Seven documents juvenile justice agencies used to track disproportionate arrests of minority youth and compliance with other rules were among the two dozen federal guidance documents the Justice Department recently disavowed, sparking questions and concern across the field.
Those documents were part of the batch of two dozen that Attorney General Jeff Sessions pulled back last week. While Obama administration guidelines in support of affirmative action in college admissions grabbed the headlines, the list also includes manuals for keeping teens separated from adults in custody and reducing disproportionate minority contact (DMC) with police, as well as outlining record-keeping requirements for status offenses like possessing alcohol as a minor.
The documents were written to help state and local authorities comply with the federal Juvenile Justice and Delinquency Prevention Act, which is facing reauthorization in Congress this year. But Sessions called them “unnecessary and improper,” arguing that they amounted to new regulations imposed “without any public notice or comment period.”
“That’s wrong, and it’s not good government,” he said in a statement announcing the decision. “In the Trump administration, we are restoring the rule of law.”
However, Sessions withdrew those guidelines without providing any new guidance, said Marcy Mistrett, CEO of the Campaign for Youth Justice.
“It’s like you’re telling states to do these things, then removing all guidance about how to do that,” Mistrett said. “So things are now left pretty directionless about how to do that from the feds.”
And Melissa Sickmund, director of the National Center for Juvenile Justice, said the move may leave state officials scratching their heads until new rules are put in place.
“If I were a brand-new, just-got-hired-today, first-day-on-the-job compliance person in a state, where do I go for information? What rules am I supposed to follow? That’s right now the basic question,” said Sickmund, whose organization is the research arm of the National Council of Juvenile and Family Court Judges. Without new guidance, “What are the new rules, especially the new rules for DMC? What are they doing to be?”
Racial disparity plans rouse skepticism
The attorney general’s July 3 announcement came on the heels of remarks by the new head of the department’s Office of Juvenile Justice and Delinquency Prevention, Caren Harp, that left many in her audience questioning her office’s plans to reduce racial disparities in juvenile arrests.
Harp’s comments and Sessions’ move to rescind the guidance documents prompted a warning from the National Juvenile Justice and Delinquency Prevention Coalition, an umbrella organization for youth- and family- serving, social justice, law enforcement, corrections, and faith-based organizations. The group called the decision to remove the documents “negligent,” and said their revocation, Harp’s remarks and other recent moves were “an abdication of the Office’s decades-old mission.”
“These recent actions are not helpful to states, nor to children or their communities. The Department of Justice should take immediate steps to correct these actions,” the coalition wrote.
The Justice Department would not comment on the issue.
Despite years of efforts to reduce the disparities, black and Latino youth remain up to five times more likely to be booked and removed from their families as white teens for offenses like disorderly conduct, said Mistrett, whose organization is part of the coalition.

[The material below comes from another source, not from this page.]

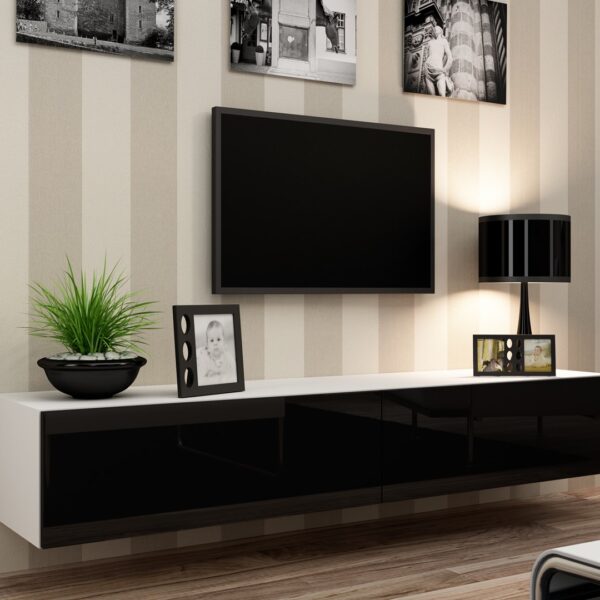 Cama RTV VIGO180 b/c TV meubel & entertainment center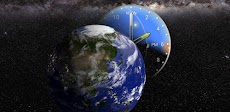 TerraTime Pro 世界時計のおすすめ画像1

“That is clearly not a public safety threat. It is a different response by adults in the system to specific children,” she said. And withdrawing a manual designed to address the problem with no new guidance “is pretty concerning.”
The Justice Department also took steps to strike the documents from its websites, but they’re still available in online archives or on other agencies’ pages.
This month’s move follows Sessions’ November announcement that Justice would no longer issue guidance documents that he says amount to “de facto regulations” and the December abandonment of 25 other documents — including one aimed at limiting the financial burden imposed on families of a child defendant. And the June 3 statement announcing the rollbacks suggested similar moves are still in the works.
Correction: An earlier version of this story incorrectly attributed a statement on the Justice Department's decision to rescind guidance documents relating to the OJJDP. The statement was issued by the National Juvenile Justice and Delinquency Prevention Coalition, not the Coalition For Juvenile Justice. Also, the CJJ represents juvenile justice state advisory groups and their allies; it's not an umbrella organization of policy advisers, nonprofits and other organizations.